- [EXCERPT]
[Start]
- Chairman: Herbert Macaulay
- Secretary-General: Nnamdi Azikiwe
- Founded: 1944
- Dissolved: 16 January 1966
- Headquarters: Lagos
- Ideology: Nigerian nationalism Social justice Zikist Faction: Zikism
- Political position: Big tent Zikist Faction: Left-wing

= National Council of Nigeria and the Cameroons =

The National Council of Nigeria and the Cameroons (NCNC) (later changed to the National Convention of Nigerian Citizens), was a Nigerian nationalist political party from 1944 to 1966, during the period leading up to independence and immediately following independence.

==Foundation==

The National Council of Nigeria and the Cameroons (Note: The name included 'Cameroons' because Cameroon had become an administrative part of Nigeria in 1945. Cameroon had been a colonial territory of Germany. Following the defeat of Germany and its allies in World War II, the United Nations confiscated the territories under the administration of Germany before World War II. These territories were then given to various victor countries to administer them in trust for the UN until they were mature for political independence. They were then called Trust Territories. Cameroon was handed over to Britain and France. There were two Cameroon territories under Britain. When Nigeria was preparing for the 1960 political independence, the people of the British Cameroons were consulted in a plebiscite on whether to go with Nigeria or join up with French Cameroon. Southern British Cameroon opted for unification with French Cameroon while Northern British Cameroon voted to remain with Nigeria. Thus, NCNC became National Council of Nigerian Citizens in 1959.) was formed in 1944 by Nnamdi Azikiwe, Professor Eyo Ita, and Herbert Macaulay. Herbert Macaulay was its first president, while Azikiwe was its first secretary. The NCNC was made up of a rather long list of nationalist parties, cultural associations, and labour movements that joined to form NCNC. The party at the time was the second to make a concerted effort to create a true nationalist party. It embraced different sets of groups from the religious, to tribal and trade groups with the exception of a few notable ones such as the Egbe Omo Oduduwa and early on the Nigerian Union of Teachers. Dr. Nnamdi Azikiwe became its 2nd president and Dr. M.I. Okpara, its 3rd president. Dr. Azikiwe went on to become the first indigenous President of Nigeria. The party is considered to be the third prominent political party formed in Nigeria after a Lagos-based party, the Nigerian National Democratic Party and the Nigerian Youth Movement formed by Professor Eyo Ita who became the Deputy National President of NCNC before he left the party to form his own political party called the National Independence Party. The NCNC was primarily associated with the Igbo.
[End]
(Data entries)
[Start]
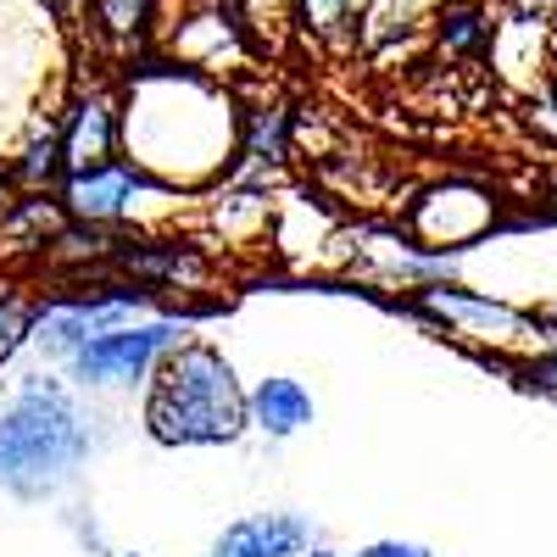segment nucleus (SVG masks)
Segmentation results:
<instances>
[{"label":"nucleus","instance_id":"obj_1","mask_svg":"<svg viewBox=\"0 0 557 557\" xmlns=\"http://www.w3.org/2000/svg\"><path fill=\"white\" fill-rule=\"evenodd\" d=\"M123 157L173 196L201 190L240 162V107L218 78L151 62L123 101Z\"/></svg>","mask_w":557,"mask_h":557},{"label":"nucleus","instance_id":"obj_2","mask_svg":"<svg viewBox=\"0 0 557 557\" xmlns=\"http://www.w3.org/2000/svg\"><path fill=\"white\" fill-rule=\"evenodd\" d=\"M89 412L57 374H23L0 407V491L17 502H51L89 462Z\"/></svg>","mask_w":557,"mask_h":557},{"label":"nucleus","instance_id":"obj_3","mask_svg":"<svg viewBox=\"0 0 557 557\" xmlns=\"http://www.w3.org/2000/svg\"><path fill=\"white\" fill-rule=\"evenodd\" d=\"M146 435L157 446H235L246 424V385L212 341L173 346L146 380Z\"/></svg>","mask_w":557,"mask_h":557},{"label":"nucleus","instance_id":"obj_4","mask_svg":"<svg viewBox=\"0 0 557 557\" xmlns=\"http://www.w3.org/2000/svg\"><path fill=\"white\" fill-rule=\"evenodd\" d=\"M190 341V312H146L134 323H117L107 335H89L62 368L78 391H128V385H146L151 368Z\"/></svg>","mask_w":557,"mask_h":557},{"label":"nucleus","instance_id":"obj_5","mask_svg":"<svg viewBox=\"0 0 557 557\" xmlns=\"http://www.w3.org/2000/svg\"><path fill=\"white\" fill-rule=\"evenodd\" d=\"M412 312L435 318L446 335L469 341V346H485V351H507V357H541L552 341H546V323L507 307V301H491V296H474L462 285H446V278H430V285L412 290Z\"/></svg>","mask_w":557,"mask_h":557},{"label":"nucleus","instance_id":"obj_6","mask_svg":"<svg viewBox=\"0 0 557 557\" xmlns=\"http://www.w3.org/2000/svg\"><path fill=\"white\" fill-rule=\"evenodd\" d=\"M168 190L146 168H134L128 157H107L96 168H73L57 184V201L67 212V223H96V228H117L128 218H139V196Z\"/></svg>","mask_w":557,"mask_h":557},{"label":"nucleus","instance_id":"obj_7","mask_svg":"<svg viewBox=\"0 0 557 557\" xmlns=\"http://www.w3.org/2000/svg\"><path fill=\"white\" fill-rule=\"evenodd\" d=\"M112 268L146 290H207L218 262L196 240H117Z\"/></svg>","mask_w":557,"mask_h":557},{"label":"nucleus","instance_id":"obj_8","mask_svg":"<svg viewBox=\"0 0 557 557\" xmlns=\"http://www.w3.org/2000/svg\"><path fill=\"white\" fill-rule=\"evenodd\" d=\"M168 51L178 67H196L207 78H223L251 62V34L235 23L228 7H207V12H190L178 23V34L168 39Z\"/></svg>","mask_w":557,"mask_h":557},{"label":"nucleus","instance_id":"obj_9","mask_svg":"<svg viewBox=\"0 0 557 557\" xmlns=\"http://www.w3.org/2000/svg\"><path fill=\"white\" fill-rule=\"evenodd\" d=\"M57 146H62V168H96L107 157H123V101L112 89H84V96L67 107L62 128H57Z\"/></svg>","mask_w":557,"mask_h":557},{"label":"nucleus","instance_id":"obj_10","mask_svg":"<svg viewBox=\"0 0 557 557\" xmlns=\"http://www.w3.org/2000/svg\"><path fill=\"white\" fill-rule=\"evenodd\" d=\"M312 546V519L301 513H246L223 524L207 557H301Z\"/></svg>","mask_w":557,"mask_h":557},{"label":"nucleus","instance_id":"obj_11","mask_svg":"<svg viewBox=\"0 0 557 557\" xmlns=\"http://www.w3.org/2000/svg\"><path fill=\"white\" fill-rule=\"evenodd\" d=\"M312 391L301 385V380H290V374H268V380H257L251 391H246V424L257 430V435H268V441H290V435H301L307 424H312Z\"/></svg>","mask_w":557,"mask_h":557},{"label":"nucleus","instance_id":"obj_12","mask_svg":"<svg viewBox=\"0 0 557 557\" xmlns=\"http://www.w3.org/2000/svg\"><path fill=\"white\" fill-rule=\"evenodd\" d=\"M12 190H28V196H39V190H57V184L67 178V168H62V146H57V128H45V134H34L28 139V151L12 162Z\"/></svg>","mask_w":557,"mask_h":557},{"label":"nucleus","instance_id":"obj_13","mask_svg":"<svg viewBox=\"0 0 557 557\" xmlns=\"http://www.w3.org/2000/svg\"><path fill=\"white\" fill-rule=\"evenodd\" d=\"M212 223L223 228L228 240H246V228H268V196L262 190H223L212 207Z\"/></svg>","mask_w":557,"mask_h":557},{"label":"nucleus","instance_id":"obj_14","mask_svg":"<svg viewBox=\"0 0 557 557\" xmlns=\"http://www.w3.org/2000/svg\"><path fill=\"white\" fill-rule=\"evenodd\" d=\"M34 312H39V296H0V368L23 346H34Z\"/></svg>","mask_w":557,"mask_h":557},{"label":"nucleus","instance_id":"obj_15","mask_svg":"<svg viewBox=\"0 0 557 557\" xmlns=\"http://www.w3.org/2000/svg\"><path fill=\"white\" fill-rule=\"evenodd\" d=\"M151 7L157 0H96V17L112 39H139L151 23Z\"/></svg>","mask_w":557,"mask_h":557},{"label":"nucleus","instance_id":"obj_16","mask_svg":"<svg viewBox=\"0 0 557 557\" xmlns=\"http://www.w3.org/2000/svg\"><path fill=\"white\" fill-rule=\"evenodd\" d=\"M251 39H268L278 23H290V0H223Z\"/></svg>","mask_w":557,"mask_h":557},{"label":"nucleus","instance_id":"obj_17","mask_svg":"<svg viewBox=\"0 0 557 557\" xmlns=\"http://www.w3.org/2000/svg\"><path fill=\"white\" fill-rule=\"evenodd\" d=\"M290 17L307 34H335L341 23H351V0H290Z\"/></svg>","mask_w":557,"mask_h":557},{"label":"nucleus","instance_id":"obj_18","mask_svg":"<svg viewBox=\"0 0 557 557\" xmlns=\"http://www.w3.org/2000/svg\"><path fill=\"white\" fill-rule=\"evenodd\" d=\"M357 557H435L424 541H401V535H391V541H368Z\"/></svg>","mask_w":557,"mask_h":557},{"label":"nucleus","instance_id":"obj_19","mask_svg":"<svg viewBox=\"0 0 557 557\" xmlns=\"http://www.w3.org/2000/svg\"><path fill=\"white\" fill-rule=\"evenodd\" d=\"M301 557H346V552H330V546H307Z\"/></svg>","mask_w":557,"mask_h":557},{"label":"nucleus","instance_id":"obj_20","mask_svg":"<svg viewBox=\"0 0 557 557\" xmlns=\"http://www.w3.org/2000/svg\"><path fill=\"white\" fill-rule=\"evenodd\" d=\"M112 557H139V552H112Z\"/></svg>","mask_w":557,"mask_h":557},{"label":"nucleus","instance_id":"obj_21","mask_svg":"<svg viewBox=\"0 0 557 557\" xmlns=\"http://www.w3.org/2000/svg\"><path fill=\"white\" fill-rule=\"evenodd\" d=\"M552 318H557V307H552Z\"/></svg>","mask_w":557,"mask_h":557}]
</instances>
[End]
- [STATED PROBLEM A]
Output, word for word, the passage of the NCNC article that opens with the words "- Chairman: Herbert" and closes with "immediately following independence.".
- [STATED PROBLEM B]
Return the part of the listing that opens with its first line and closes with the line containing "<instances>", both lines included, copied exactly but with the pictures left out.
The NCNC article and the listing are unrelated material.

- [COMPLETE OUTPUT A]
- Chairman: Herbert Macaulay
- Secretary-General: Nnamdi Azikiwe
- Founded: 1944
- Dissolved: 16 January 1966
- Headquarters: Lagos
- Ideology: Nigerian nationalism Social justice Zikist Faction: Zikism
- Political position: Big tent Zikist Faction: Left-wing

= National Council of Nigeria and the Cameroons =

The National Council of Nigeria and the Cameroons (NCNC) (later changed to the National Convention of Nigerian Citizens), was a Nigerian nationalist political party from 1944 to 1966, during the period leading up to independence and immediately following independence.

- [COMPLETE OUTPUT B]
segment nucleus (SVG masks)
Segmentation results:
<instances>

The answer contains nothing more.